To oznacza: chcę piłować, chcę grać i dyrygować, mieć dwa konie, być wojskowym i budować bazy. Ta cudowna deklaracja wprowadza mnie nie tyle w osłupienie, bo Leon ma niespełna 4,5 roku, ile w zachwyt i podziw. Nad cudem stworzenia, nad geniuszem ludzkiego umysłu, nad wspaniałą deklaracją i wiarą we wszystkie – jak widać – możliwości i chęć spróbowania wszystkiego, co umysł dziecka mu podsuwa, nad ufnością wobec świata, nad niewyczerpaną wyobraźnią, nad odwagą i wewnętrzną siłą małego człowieka. To jest dopiero demonstracja Bożej kreacji!
Niczym Leon piłę, odłożę dzisiaj na godzinę wszystkie ciężkie światowe i krajowe sprawy – choć nie piszę o nich na co dzień, to przecież w dziennikarskim życiu są wciąż obecne – i zajmę się tym, co w życiu najważniejsze. Nie panoszącą się wokół gejozą (to mój neologizm na wszechobecną w życiu społecznym tendencję, która wszelki sprzeciw wobec lansowanych wzorców homoseksualnych spycha na pozycje wrogości i agresji), nie szaleństwem in vitro, zagrażającym produkcją „nowego wspaniałego człowieka” (skąd my to znamy?), nie rzezią chrześcijan na Bliskim Wschodzie, nie knowaniami niemieckich biskupów o konieczności przedefiniowania małżeństwa, nie agresją mainstreamu i tak dalej. Wiadomości nie brakuje.

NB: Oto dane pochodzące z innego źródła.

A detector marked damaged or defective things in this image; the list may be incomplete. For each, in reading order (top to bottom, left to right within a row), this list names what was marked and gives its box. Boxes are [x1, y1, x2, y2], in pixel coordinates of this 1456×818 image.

A przecież żyjemy. W tym pięknym miesiącu, który się przed nami otwiera, tyle jest cudowności. Już zaraz mamy Boże Ciało z jego niezwykłym przesłaniem obecności Pana Jezusa, jak w starej, pięknej pieśni: „zróbcie Mu miejsce, Pan idzie nieba”. Spotkamy się na procesji? Podziękujemy Bogu za Jego niewiarygodne dary – dla nas Polaków na przykład pontyfikat Jana Pawła II i jego królewskie wielokrotne odwiedziny w naszym kraju – zesłane nam bez żadnych zasług, i to już za naszego życia tu, na ziemi. Bez żadnych zasług z naszej strony dostaliśmy tak niesłychane możliwości, o jakich się przez tysiąc lat naszym przodkom nie śniło. Jak się za to odwdzięczyliśmy Panu Bogu?

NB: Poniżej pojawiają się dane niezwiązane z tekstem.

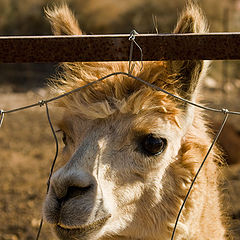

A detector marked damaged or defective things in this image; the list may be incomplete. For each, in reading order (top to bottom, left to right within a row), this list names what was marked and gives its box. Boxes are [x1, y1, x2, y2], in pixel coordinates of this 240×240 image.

rusty metal bar [0, 32, 239, 62]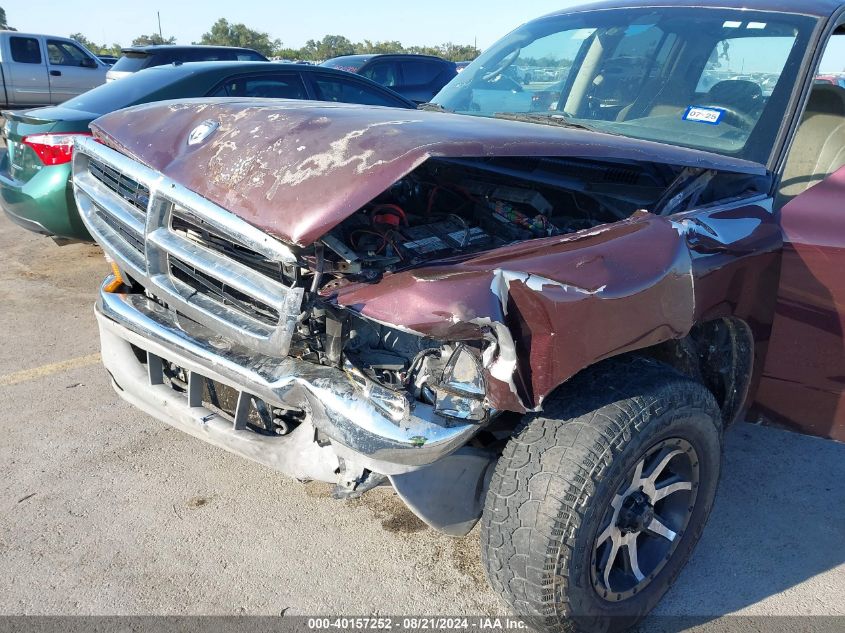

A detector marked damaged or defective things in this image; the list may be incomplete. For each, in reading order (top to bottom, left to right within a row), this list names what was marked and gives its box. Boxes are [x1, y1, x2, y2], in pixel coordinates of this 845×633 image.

crumpled hood [90, 99, 764, 247]
torn metal panel [90, 100, 764, 246]
peeling paint on hood [89, 99, 768, 247]
broken headlight [432, 344, 484, 422]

A nasze prywatne cuda? Czerwiec to tradycyjnie miesiąc ślubów, więc ileż par musi mieć w tym miesiącu ich rocznice: co za okazja do radości i wdzięczności. Ale trzeba ją wyrazić! Żeby tylko chciało nam się chcieć. A za dzielne wnuki, których coraz więcej, i ich odważnych rodziców dziękujemy? Za cierpliwych księży, których tylu ma złote i srebrne rocznice?

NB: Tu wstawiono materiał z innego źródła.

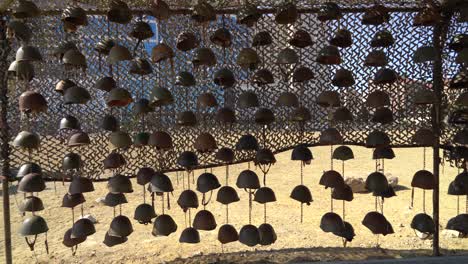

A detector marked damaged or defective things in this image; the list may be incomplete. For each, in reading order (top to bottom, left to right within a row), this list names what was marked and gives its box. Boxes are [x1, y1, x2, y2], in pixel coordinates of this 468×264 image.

rusty helmet [12, 0, 40, 18]
rusty helmet [107, 0, 132, 24]
rusty helmet [276, 1, 298, 24]
rusty helmet [316, 2, 342, 21]
rusty helmet [362, 3, 392, 25]
rusty helmet [176, 31, 197, 51]
rusty helmet [211, 28, 231, 48]
rusty helmet [252, 31, 274, 47]
rusty helmet [288, 29, 312, 48]
rusty helmet [330, 29, 352, 48]
rusty helmet [372, 30, 394, 48]
rusty helmet [152, 43, 174, 64]
rusty helmet [193, 48, 217, 67]
rusty helmet [238, 47, 260, 69]
rusty helmet [366, 50, 388, 67]
rusty helmet [214, 68, 236, 88]
rusty helmet [252, 68, 274, 85]
rusty helmet [19, 90, 47, 114]
rusty helmet [64, 86, 91, 104]
rusty helmet [13, 130, 40, 150]
rusty helmet [176, 152, 197, 170]
rusty helmet [194, 132, 218, 153]
rusty helmet [238, 134, 260, 151]
rusty helmet [318, 127, 344, 144]
rusty helmet [332, 144, 354, 161]
rusty helmet [366, 130, 392, 148]
rusty helmet [18, 172, 44, 193]
rusty helmet [150, 171, 174, 192]
rusty helmet [238, 169, 260, 190]
rusty helmet [320, 170, 346, 189]
rusty helmet [61, 192, 85, 208]
rusty helmet [103, 192, 127, 208]
rusty helmet [215, 186, 238, 204]
rusty helmet [290, 185, 312, 205]
rusty helmet [133, 203, 157, 224]
rusty helmet [152, 214, 177, 237]
rusty helmet [193, 209, 217, 230]
rusty helmet [217, 224, 238, 244]
rusty helmet [239, 224, 262, 246]
rusty helmet [362, 211, 394, 236]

Nasza Marysia nie bała się przepłynąć 200 metrów i skakać do wody, żeby w przeddzień swoich ósmych urodzin zrobić kartę pływacką. A czego my się nie boimy? Jakich wyzwań i jakich zadań?
W czym spoczywa ufność nasza? A może już jej nam brak, może sądzimy, że tylko na własne siły możemy liczyć? Nie chcemy jak Leonek wszystkiego, bo nie starcza nam wiary, że to możliwe?